Perivascular hemosiderin deposits account for perivascular hypointensities of T2*-weighted MRI analysis utilized clinically for the detection of intracerebral microhemorrhage [27
]. The small size of spinal cord hemosiderin deposits as described in the present study may pose a significant barrier to the sensitivity and specificity of conventional T2*-weighted MRI imaging pulse sequences in human subjects [27
]. Therefore, MRI studies in ALS patients should be interpreted with caution [68
]. For example, one brain MRI study failed to detect microhemorrhages that were <100 μm in diameter in a small number of ALS patients [59
], possibly due to limited resolution of imaging [27
]. Future studies are needed combining MRI and histopathologic analyses to better optimize pulse sequences for the detection of perivascular hemosiderin deposits in ALS patients, especially in the spinal cord, which has yet to be investigated. Whether ALS patients develop BBB disruption with erythrocyte extravasation, hemosiderin deposition, and/or pericyte reductions in motor cortex and affected brainstem motor nuclei remains to be seen.
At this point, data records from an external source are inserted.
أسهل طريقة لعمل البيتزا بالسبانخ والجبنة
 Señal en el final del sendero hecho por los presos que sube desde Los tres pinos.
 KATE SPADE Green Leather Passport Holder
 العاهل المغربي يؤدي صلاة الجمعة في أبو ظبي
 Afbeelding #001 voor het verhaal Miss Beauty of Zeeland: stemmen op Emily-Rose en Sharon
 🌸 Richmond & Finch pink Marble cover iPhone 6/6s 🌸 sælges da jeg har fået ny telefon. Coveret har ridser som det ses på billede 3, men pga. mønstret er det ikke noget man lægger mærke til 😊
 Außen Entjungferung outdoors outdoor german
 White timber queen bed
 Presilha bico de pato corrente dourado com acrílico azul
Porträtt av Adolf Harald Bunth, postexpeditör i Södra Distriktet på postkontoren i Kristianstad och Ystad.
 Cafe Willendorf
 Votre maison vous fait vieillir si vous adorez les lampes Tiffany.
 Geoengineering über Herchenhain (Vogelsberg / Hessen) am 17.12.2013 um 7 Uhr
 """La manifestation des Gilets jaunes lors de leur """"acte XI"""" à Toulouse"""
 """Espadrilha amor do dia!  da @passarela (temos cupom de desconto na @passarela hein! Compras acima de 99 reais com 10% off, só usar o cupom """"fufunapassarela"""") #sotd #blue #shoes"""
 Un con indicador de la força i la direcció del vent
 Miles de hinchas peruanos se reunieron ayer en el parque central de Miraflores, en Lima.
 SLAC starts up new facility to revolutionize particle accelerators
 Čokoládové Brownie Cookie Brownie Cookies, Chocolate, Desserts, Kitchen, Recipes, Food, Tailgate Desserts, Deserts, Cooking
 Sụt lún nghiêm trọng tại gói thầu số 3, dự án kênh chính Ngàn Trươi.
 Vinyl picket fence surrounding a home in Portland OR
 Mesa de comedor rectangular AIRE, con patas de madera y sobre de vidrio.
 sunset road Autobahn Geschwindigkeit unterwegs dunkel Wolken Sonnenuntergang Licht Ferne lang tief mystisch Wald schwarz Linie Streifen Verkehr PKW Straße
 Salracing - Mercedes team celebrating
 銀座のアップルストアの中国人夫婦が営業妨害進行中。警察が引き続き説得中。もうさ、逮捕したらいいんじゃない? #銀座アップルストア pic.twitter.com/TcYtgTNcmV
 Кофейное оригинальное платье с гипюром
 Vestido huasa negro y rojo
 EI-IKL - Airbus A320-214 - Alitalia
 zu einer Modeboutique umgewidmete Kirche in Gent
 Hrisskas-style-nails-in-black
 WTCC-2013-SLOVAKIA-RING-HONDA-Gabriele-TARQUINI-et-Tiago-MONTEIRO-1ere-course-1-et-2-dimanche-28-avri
Greater than 99 % of circulating iron is bound to hemoglobin [23
] and, therefore likely contributes to previously reported elevations in CNS iron in human ALS [35
]. In addition, we demonstrate accumulation of plasma-derived proteins including IgG, fibrin and thrombin. At present, it is unclear as to whether the presence of vascular disruption alters the clinical course of ALS cases. A possible limitation of any study of human spinal cord tissues is the post-mortem sampling, with results reflecting an end-stage process. Thus, experimental models are needed to better characterize ALS-associated vascular dysfunction and determine whether exacerbating or mitigating the BSCB breakdown and erythrocyte extravasation in accepted experimental models of ALS contributes to motor neuron injury and disease progression during ALS pathogenesis. Sensitive biomarkers should be investigated that detect ALS pericyte reductions and capillary leakage present in spinal cord tissues. Larger studies and continued development of technologies to detect spinal cord microvascular changes hold considerable promise in deducing whether vascular disruption may represent an important variant of ALS and guide therapeutic development accordingly.